Everything you need to know as HMRC ‘two-year rule’ ‘risks double tax’ | Personal Finance | Finance
Need to know: Inheritance tax mistakes costing families hundreds of thousands
- Inheritance tax specialist Laura Rumsey is warning families that simple planning mistakes could cost them hundreds of thousands of pounds.
- She explained that people often draft wills without considering inheritance tax implications, a “critical oversight” as HMRC can claim up to 40% of an entire estate. The payment is typically required before relatives can access bank accounts or property, leaving grieving families scrambling to raise substantial sums.
- “I regularly see families caught out by the same avoidable mistakes,” said Rumsey from solicitors Rogers and Norton. “These are not complex loopholes; they are straightforward steps that many people just don’t realise they need to take.”

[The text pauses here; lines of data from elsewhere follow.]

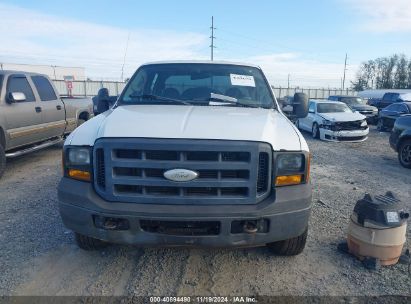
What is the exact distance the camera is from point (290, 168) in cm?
286

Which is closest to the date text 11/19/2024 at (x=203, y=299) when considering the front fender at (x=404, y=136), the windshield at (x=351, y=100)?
the front fender at (x=404, y=136)

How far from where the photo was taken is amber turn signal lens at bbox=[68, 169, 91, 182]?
2.88 metres

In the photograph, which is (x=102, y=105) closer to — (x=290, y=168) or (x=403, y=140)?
(x=290, y=168)

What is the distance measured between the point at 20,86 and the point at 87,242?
16.4 feet

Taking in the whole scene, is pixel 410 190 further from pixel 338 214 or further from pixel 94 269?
pixel 94 269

- Unmarried couples face particular risks, with an unmarried partner potentially facing a £70,000 tax bill on a £500,000 estate. Marriage provides spousal exemption, allowing couples to transfer up to £1 million tax-free when properly planned.
- Families can claim an additional £175,000 each when leaving property to children, potentially creating £1 million in combined tax-free allowances. Without proper planning, families risk losing significant portions of this allowance.
- Deeds of variation offer another solution, allowing beneficiaries to redirect inheritances up to two years after death. “These legal documents allow adult beneficiaries to change the distribution of their inheritance to other people, usually their children,” Rumsey explained.
- For families willing to seek professional guidance, that two-year window could deliver considerable financial advantages.